Ich keuchte und japste nach Luft. Michael fuhr herum, kniete sich vor mich und legte zwei Finger, Zeige- und Mittelfinger, auf meine Kehle. Dass Innere seiner Augen, mit denen er mich fixierte, weitete sich abnormal, bis sie beinahe vollkommen schwarz aussahen. „Aer,“ flüsterte er, mit seltsam klingender tiefer Stimme. Meine Atemwege wurden bin in sekunden frei. Gierig sog ich die klare, kühlende Kraft in meine Lunge, bis dass Aufblähen der Lungenflügel schmerzte.
„Danke,“ stöhnte ich. „Merk dir den Zauber.“ Sagte er und hob eine Augenbraue. Dann tat er etwas, was ich noch nie bei ihm gesehen habe. Er lächelte. Ein schiefes, perlweisses, geschwungenes Lächeln malte sich auf sein Gesicht und verhöhnte den Rest dieses Szenarios.
„Hey, du bist ja wach!?“ Ich drehte den Kopf der Stimme hinter meinem Rücken entgegen. Caprice. Ich mochte die Art, wie sie mich ansah. Wie nach einem langen, anstrengenden Tag. Du bist müde und deine Knochen tun dir weh, doch dann kannst du es sehen. Du siehst die ersten Sonnenstrahlen, den Horizont durchbrechen. Die Ersten eines jeden Morgens. Du siehst die Sonne, und wie sie langsam, umgeben von einem zarten rosa, aufgeht, den Himmel um dich erhellt. Und dann. Aus irgendeinem Grund, weisst du, tief in dir, dass alles gut werden wird, deine Sorgen unbegründet sind und mit dem Wind, der sanft in deinen Haaren weht, verfliegen.

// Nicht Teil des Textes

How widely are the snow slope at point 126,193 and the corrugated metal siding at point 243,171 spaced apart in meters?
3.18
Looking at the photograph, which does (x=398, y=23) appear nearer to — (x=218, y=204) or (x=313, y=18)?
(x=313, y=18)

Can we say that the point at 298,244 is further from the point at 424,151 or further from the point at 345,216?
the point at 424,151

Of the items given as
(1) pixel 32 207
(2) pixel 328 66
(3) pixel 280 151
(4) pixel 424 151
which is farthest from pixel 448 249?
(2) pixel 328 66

So war sie für mich. Ist es noch. Genau in diesem Moment. Mein Sonnenaufgang. Meine Hoffnung. Mein Morgen.
„Noch nicht lange.“ Antworte ich und gab mir alle Mühe, gleichmäßig zu Atmen und meine Euphorie zu überspielen, für die ihr Anblick verantwortlich ist.
„Geht es dir denn besser? Du sahst schrecklich aus.“ Ich war gleichzeitig wütend und traurig, dass sie mich A. So sehen musste und B. Sich meinetwegen sorgen machte. Es tat mir weh, ihr zuzusehen, wie sich ihr Gesicht besorgt verzog.
„Ja, man hat sich gut um mich gekümmert.“ Sage ich schnell, setze ein verspieltes Lächeln auf meine Lippen und schaue zu Michael, der wieder an meiner Seite war. Mit einem Ruck, zog er mich von der Erde. Aus den Augenwinkeln sah ich, wie Zadkiel und Raziel nervöse Blicke austauschten. Auch Michael wirkte für einen Moment abwesend.
„Stimmt etwas nicht?“ Frage ich verunsichert.
Zadkiel runzelte die Stirn und schürzte die Lippen.
„Es sind unsere Brüder. Ich kann sie hören. Irgendetwas stimmt nicht.“ Ehe ich auch nur dazu komme, Zadkiel zu antworten, war dieser auch schon verschwunden. Puff und weg. Verwirrt tausche ich einen Blick mit Michael aus. Er sah mich eindringlich an. „Er wird bald zurück sein.“ Sagte er knapp, als er meinen fragenden Gesichtsausdruck sah. Seine Stimme hatte einen angespannten Unterton und seine Miene verschärfte sich. „Zurück wo von?“ Fragte Caprice mit verwirrter Miene und starrte auf die Stelle, an der Zadkiel sich gerade in Luft aufgelöst hatte. „Aus dem Himmel.“ Antwortete Raziel und legte den Kopf zur Seite. Seine Stirn lag in Falten und seine Augen kniffen sich gespannt zusammen, als würde er jemandem zuhören. Dann wurde seine Miene plötzlich steif.
„Das ist nicht gut Michael. Sie wissen, was er getan hat.“ Sagte Raziel. Sein Blick schweifte zu mir. Ich schluckte und mein Magen zog sich krampfhaft zusammen.